On April 18, 2020, Fletcher responded to calls from a Walmart in San Leandro, reporting a man holding a baseball bat. Body camera footage showed the suspect, Steven Taylor, standing by shopping carts near the front of the store, still holding the bat, as Fletcher arrived at the scene, alone. Critically, Fletcher made the decision to move toward the 33-year-old Black man, telling him to “drop the bat,” and then trying to grab it from him.
“You're going to have to, you’re going to have to,” Taylor said, according to a bystander’s cellphone video of the incident.
Fletcher then tased Taylor twice, and then shot him once as he staggered forward.
Under the standard of the new law, a district attorney must consider the “totality of circumstances” leading up to the moment an officer shoots, including decisions the officer makes. Fletcher engaged Taylor without waiting for backup to arrive, and he failed to try to deescalate the situation, according to subsequent criminal and administrative investigations.
“He was comin’ to kill me,” Fletcher said, according to a partial transcript of his interview with criminal investigators that was made public. “He’s not coming to give me a hug. He’s not comin’ to say, ‘Hey, sorry about that.’ He’s got wires in him. I’ve shocked the shit out of him twice. I don’t know if he’s crazy. I don’t know if he’s on drugs. He’s comin’ to kill me. And I’m not gonna die in a fuckin’ Walmart.”
The Alameda County District Attorney’s Office investigation, however, found that Taylor “posed no threat of imminent deadly force or serious bodily injury to defendant Fletcher or anyone else in the store,” it said in a press release, announcing the decision to charge Taylor with voluntary manslaughter.
Fletcher has pleaded not guilty. His lawyer declined to comment for this story. A judge is expected to set a trial date in April.
While none of his deputies are charged, Alameda County Sheriff Greg Ahern said law enforcement leaders like him are paying close attention to the rise in officer prosecutions. He declined to comment directly on Fletcher’s case, but said those in law enforcement often evaluate fatal incidents differently from the public.

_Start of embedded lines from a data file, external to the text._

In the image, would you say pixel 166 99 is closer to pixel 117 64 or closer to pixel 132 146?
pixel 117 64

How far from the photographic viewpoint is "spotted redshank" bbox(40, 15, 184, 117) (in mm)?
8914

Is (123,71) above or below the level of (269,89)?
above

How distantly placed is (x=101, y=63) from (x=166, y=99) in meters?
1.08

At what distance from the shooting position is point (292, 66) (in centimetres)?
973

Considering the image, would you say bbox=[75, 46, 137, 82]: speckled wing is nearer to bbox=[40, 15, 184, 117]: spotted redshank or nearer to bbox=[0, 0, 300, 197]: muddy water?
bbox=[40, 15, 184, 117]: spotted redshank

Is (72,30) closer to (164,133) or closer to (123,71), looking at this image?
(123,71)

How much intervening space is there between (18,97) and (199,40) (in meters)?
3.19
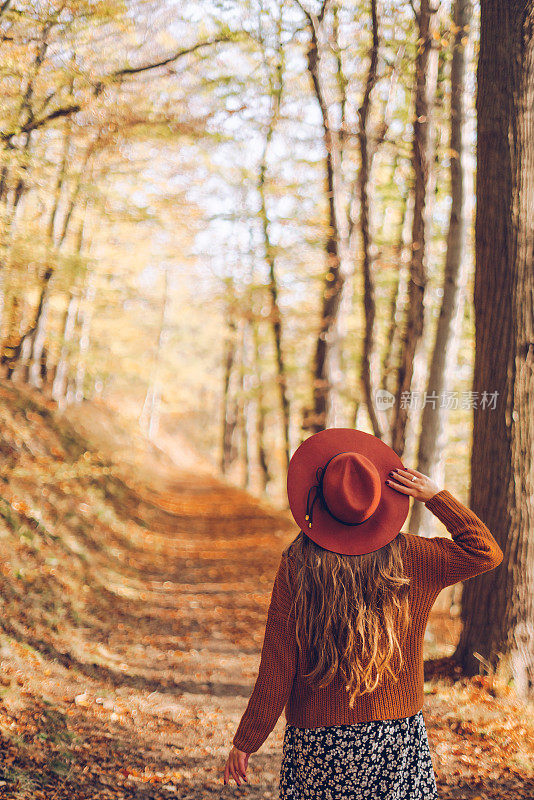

“It's difficult to get into that officer's mind unless you've actually been in law enforcement — if you haven't been in those dangers,” he said.
Progressive prosecution
On Nov. 3, 2018, Laudemer Arboleda fled from a traffic stop in the East Bay suburb of Danville. At the end of a low-speed car chase, he steered his car into a gap between two patrol cars. Contra Costa County Sheriff's Deputy Andrew Hall ran around the front of one of the cars, putting himself in the path of Arboleda’s slow-moving vehicle before shooting him nine times, killing him.